Abdullah bin Mübârek hazretleri, Sehl-i Tüsterî'ye gençliğinde ders okutuyor, kalbine feyizler akıtıyordu.

Sehl, bir gün geldiğinde;
"Hocam, ben bundan sonra sizin
dersinize gelemiyeceğim" dedi.

İbni Mübârek hazretleri;
"Neden yavrum?" deyince;

"Çünki sizin câriyeleriniz çok terbiyesiz. Dün sizin dama çıkmışlar, oradan bana; "benim Sehl'im, benim Sehlim!" diye seslenip, beni çağırıyorlardı" dedi.
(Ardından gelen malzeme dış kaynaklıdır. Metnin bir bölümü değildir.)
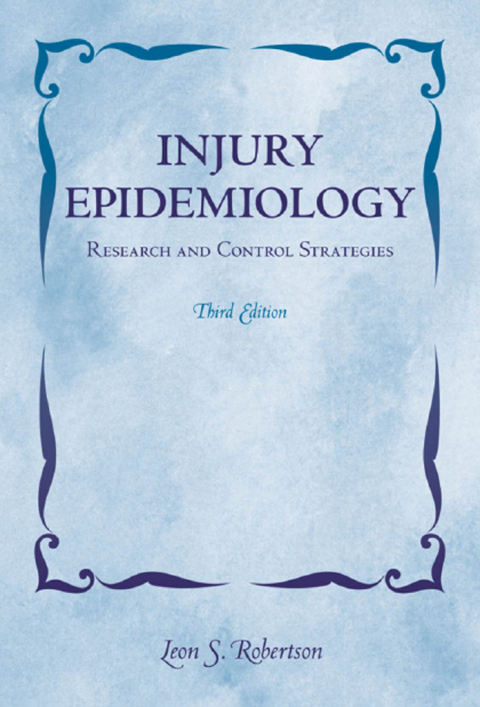 Cover image for book Injury Epidemiology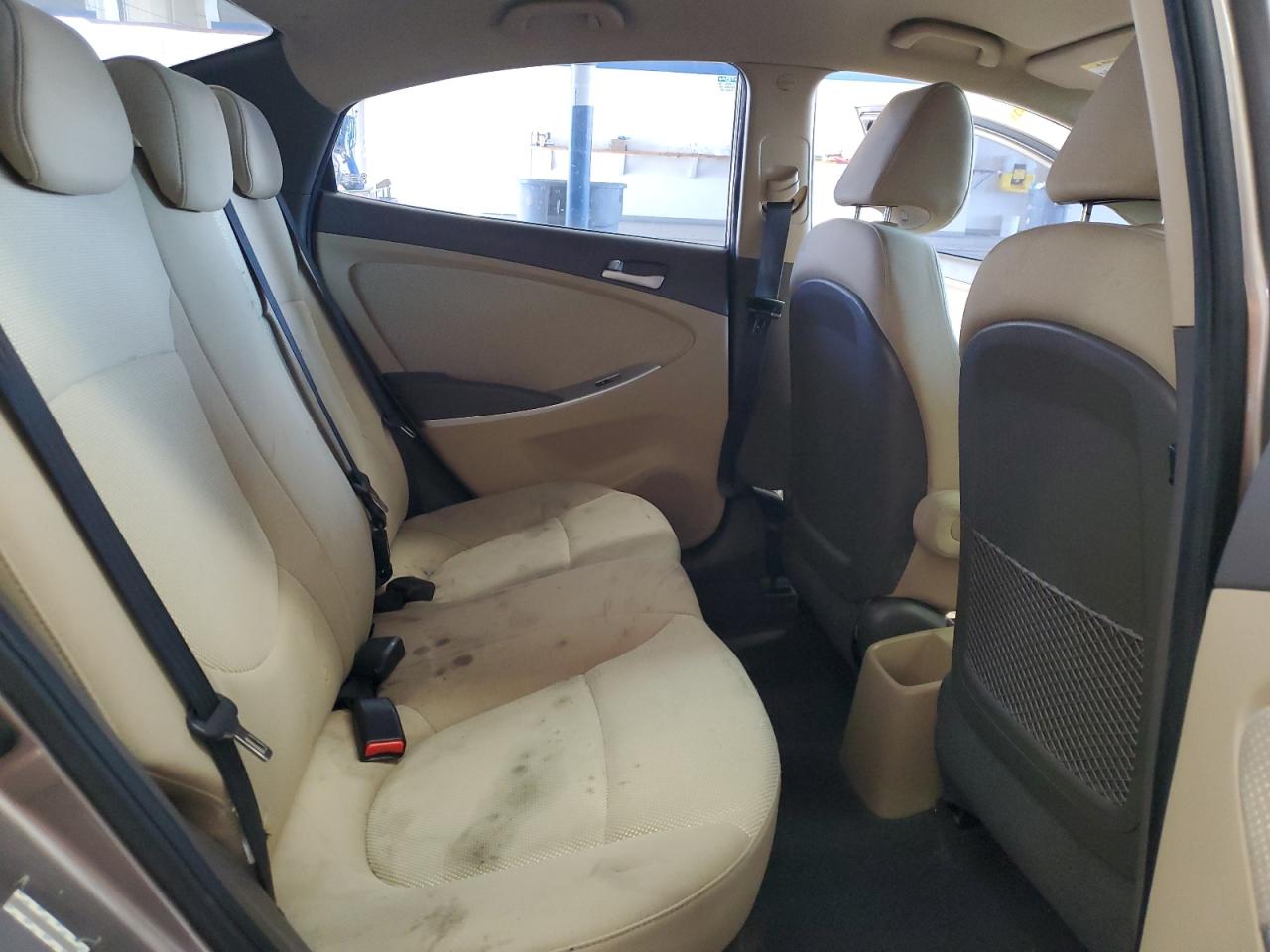2014 Hyundai Accent Gls VIN: KMHCT4AE4EU628533 Lot: 82284465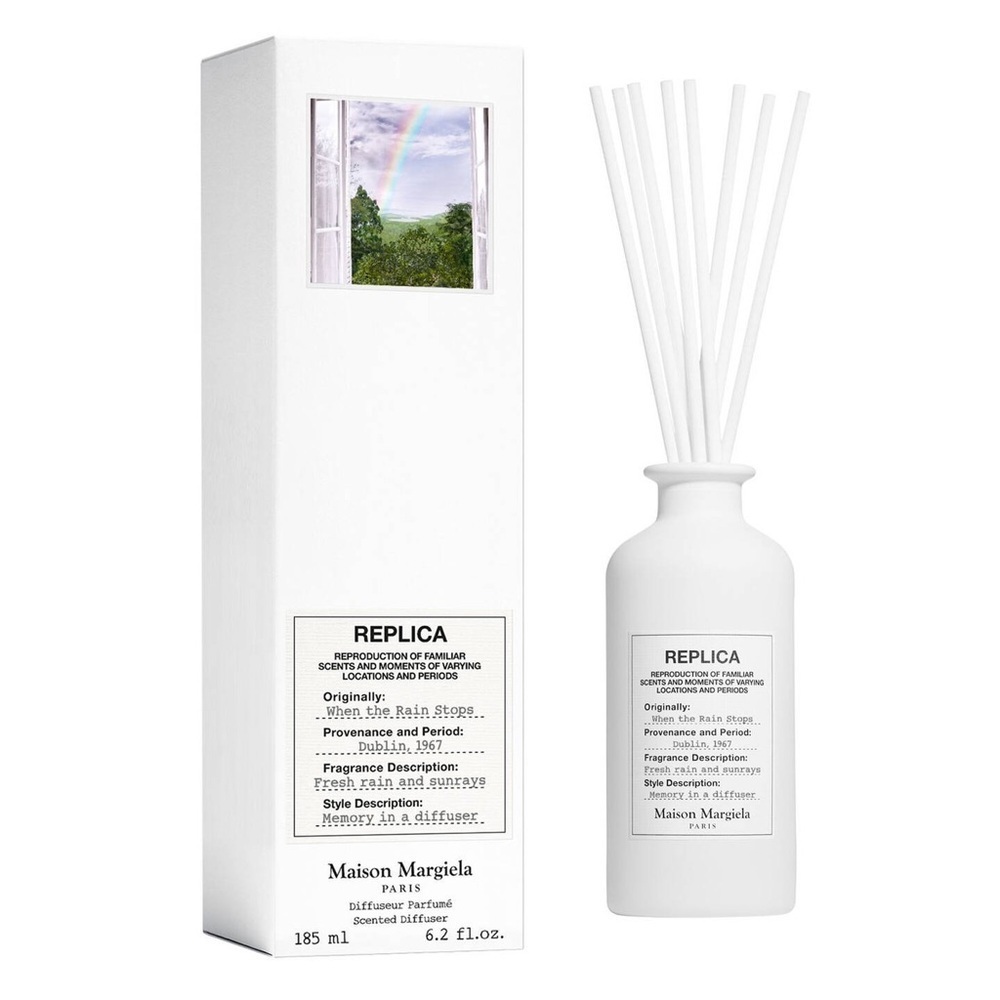 NEW SEALED Maison Margiela Replica When The Rain Stops Diffuser~ NEW 💧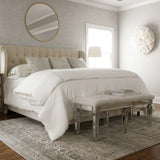 Loloi Millennium Grey / Charcoal Rug White Cliff Studio Area Rugs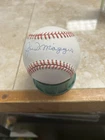 Joe DiMaggio Autograph Signed Baseball (SMP) Sports Moose Productions COA #11454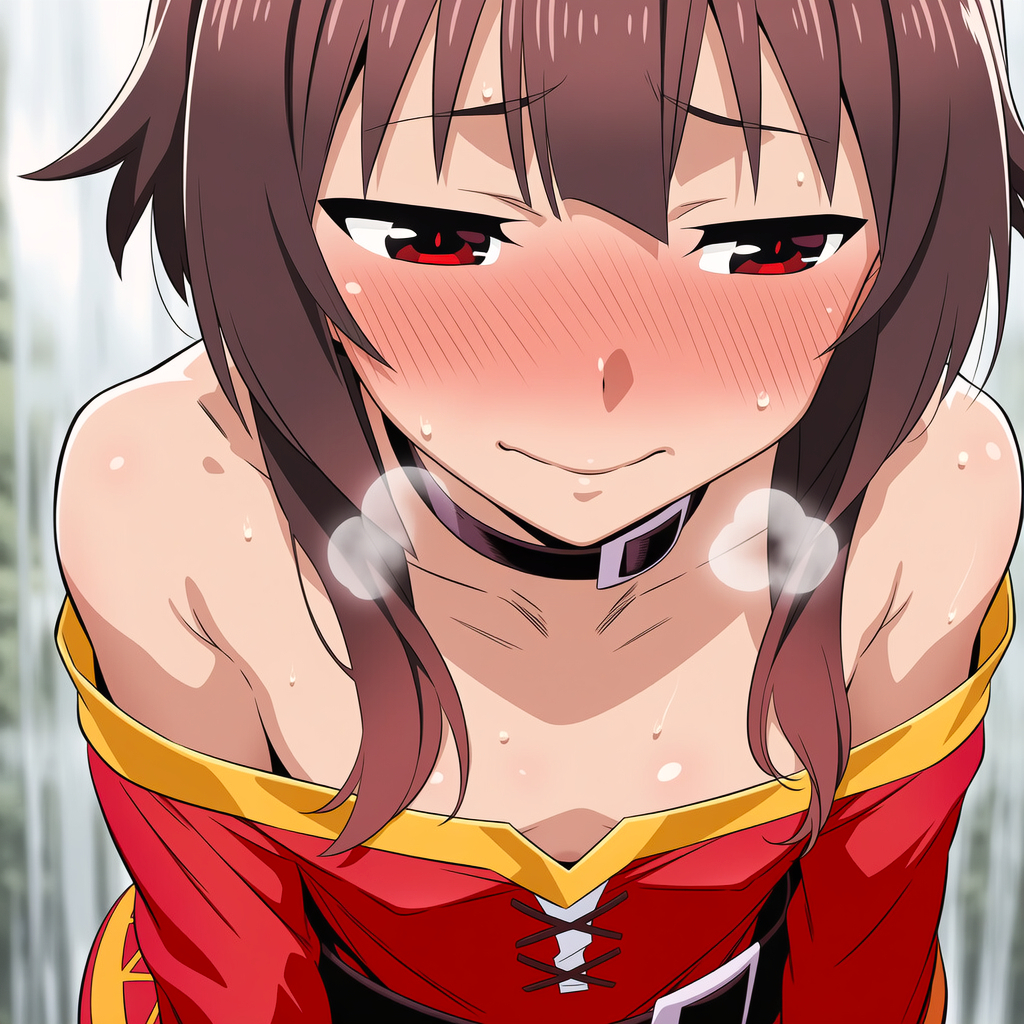 【この素晴らしい世界に祝福を！】めぐみんの抜けるセックス写真画像集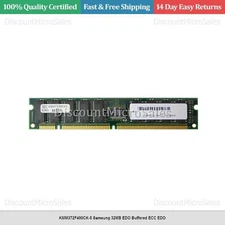 KMM372F400CK-5 Samsung 32MB EDO Buffered ECC EDO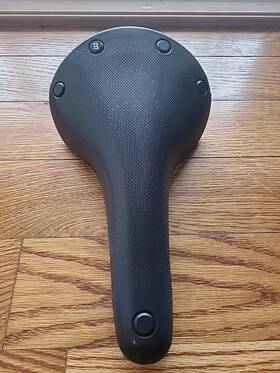 Brooks 190445010273 Of England Cambium C17 All-weather Unisex Saddle Black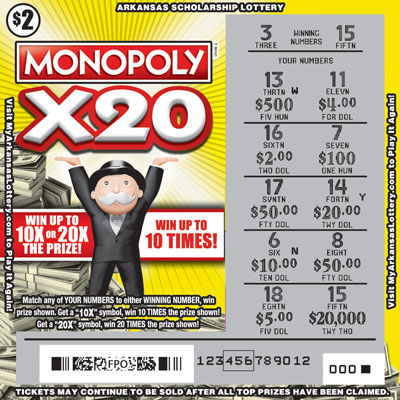 MONOPOLY™ X20 - Game No. 687 - Uncovered MONOPOLY™ X20 - Game No. 687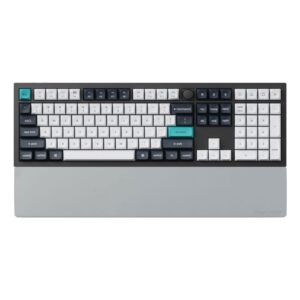 Keychron PR69 Silicone Grey Palm Rest for K10 Pro / Q6 / Q6 Pro / V6 / V6 Max Keyboards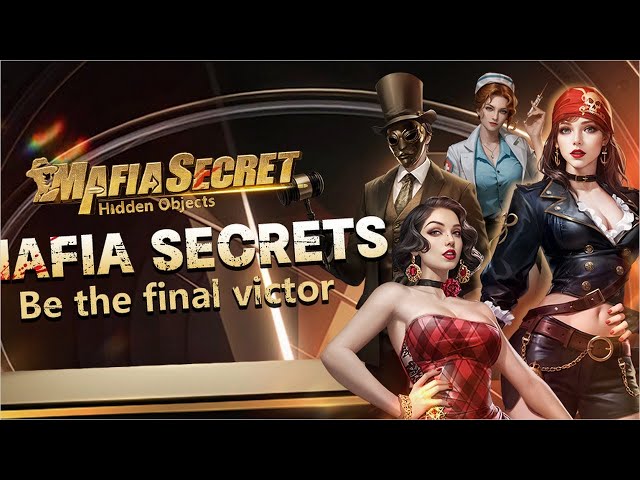 Mafia Secrets: Hidden Objects Game Android Gameplay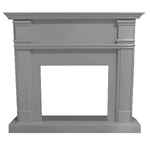 Mpc Cornice Camino Caldera Grigio Grigio Profondo Cornice Caminetti Caldera Grigio Profondo Mdf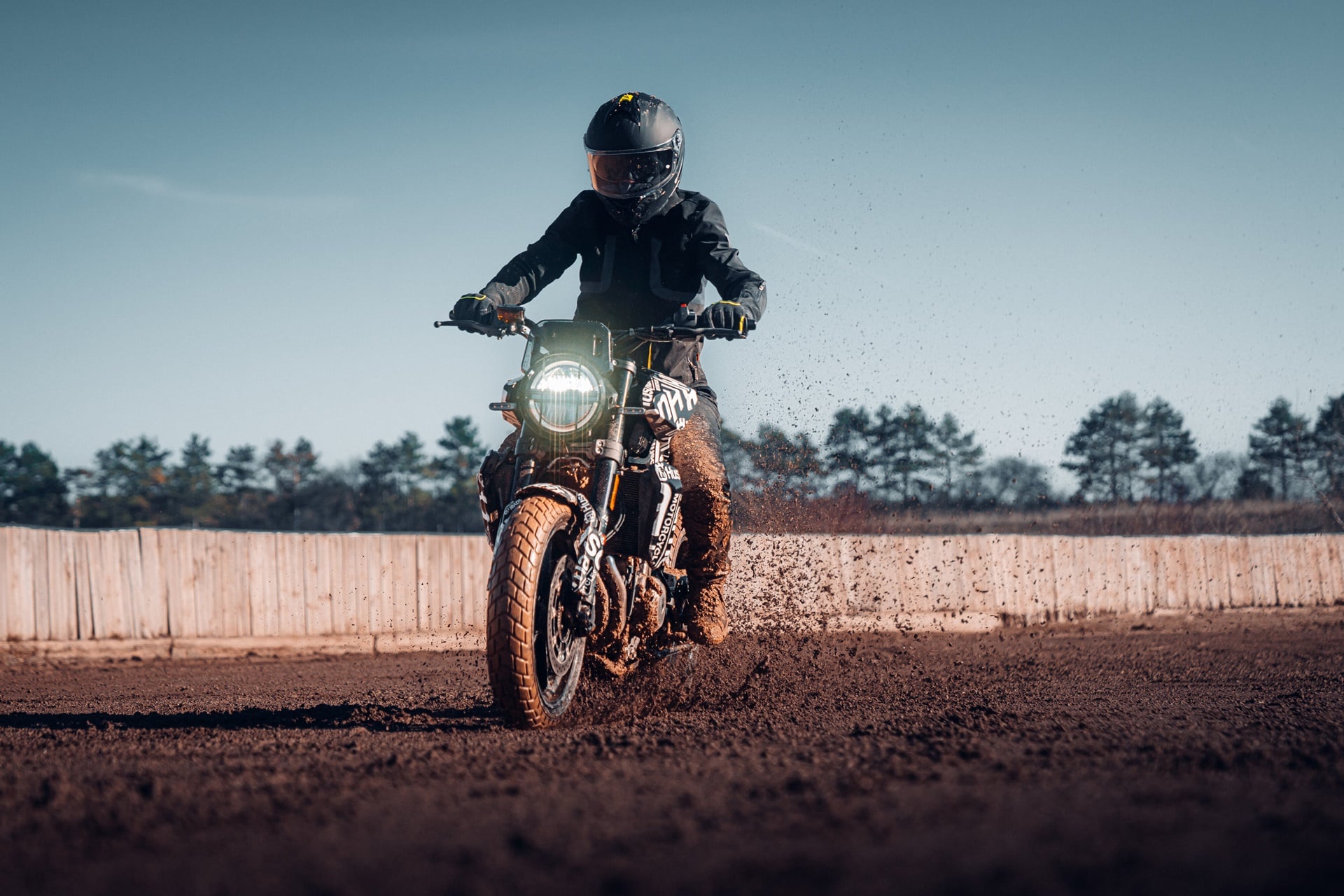 The new Svartpilen 801 already has an official presentation date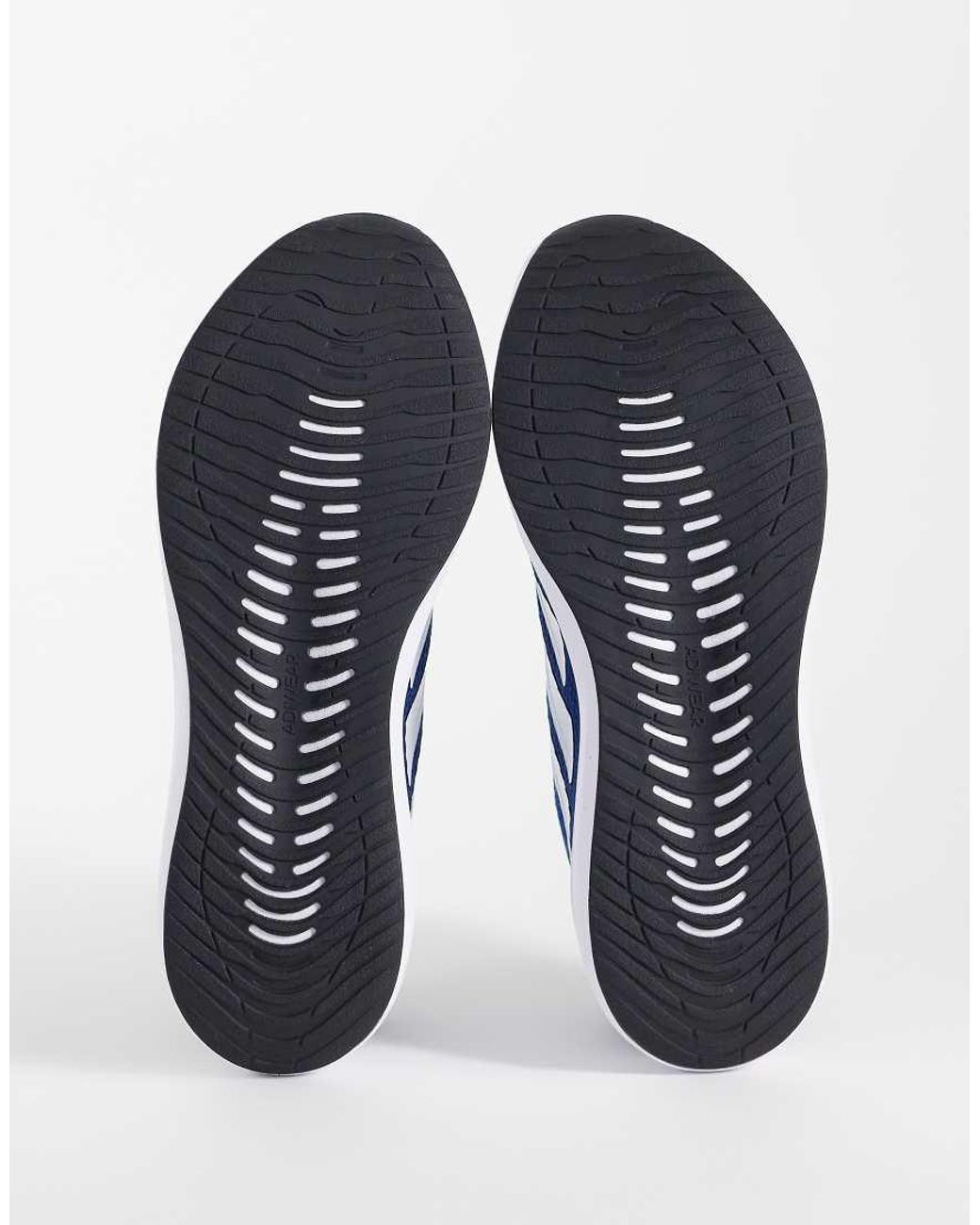 Adidas Originals Blue Adidas Running Run Falcon Trainers for men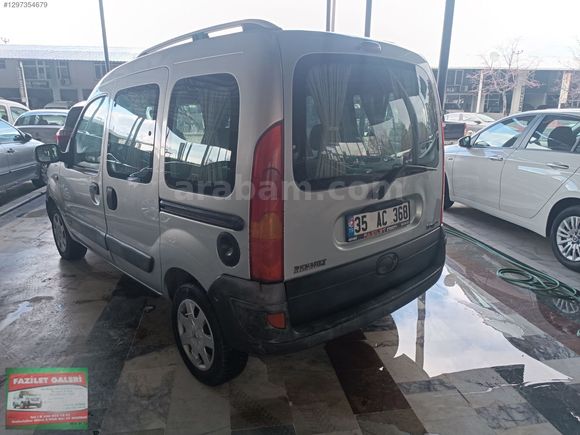 2004 MODEL RENAULT KANGO 1.5 4+1 tek değişen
Ve huzûrdan ayrıldı. İbni Mübârek hazretleri diğer talebelere;
"Haydi Sehlin cenâzesine gidelim!" buyurdu.

Talebeler;
"Sehl vefât mı etti?" dediler.
"Evet, benim câriyem yok. Onun gördüğü kızlar Cennet hûrileriydi ve onu Cennete çağırıyorlardı" buyurdu.

* * *

Bir gün Sehl-i Tüsterî hazretlerine;
"En büyük mutluluk nedir? diye sordular.

Cevâbında;
"İnsanları sevindirmektir ama bir şartla" buyurdu.

"O şart nedir?" dediler.
"Unutacaksınız, karşılık beklerseniz, o ticâret olur ki, hiç kıymeti olmaz" buyurdu.

* * *


Bir gün de bu zâta;
"İyi insan nasıl olur efendim?" dediler.

Cevâbında;
"İyi insan, herkesin ihtiyâç duyduğu kimsedir, su gibi, hava gibi, gıdâ gibi" buyurdu.

Yine buyurdu ki:
"Onun elinden ve dilinden kimseye zarar gelmez, kimseye yük olmaz, yük çeker. Güler yüzlüdür, onu gören ferahlar".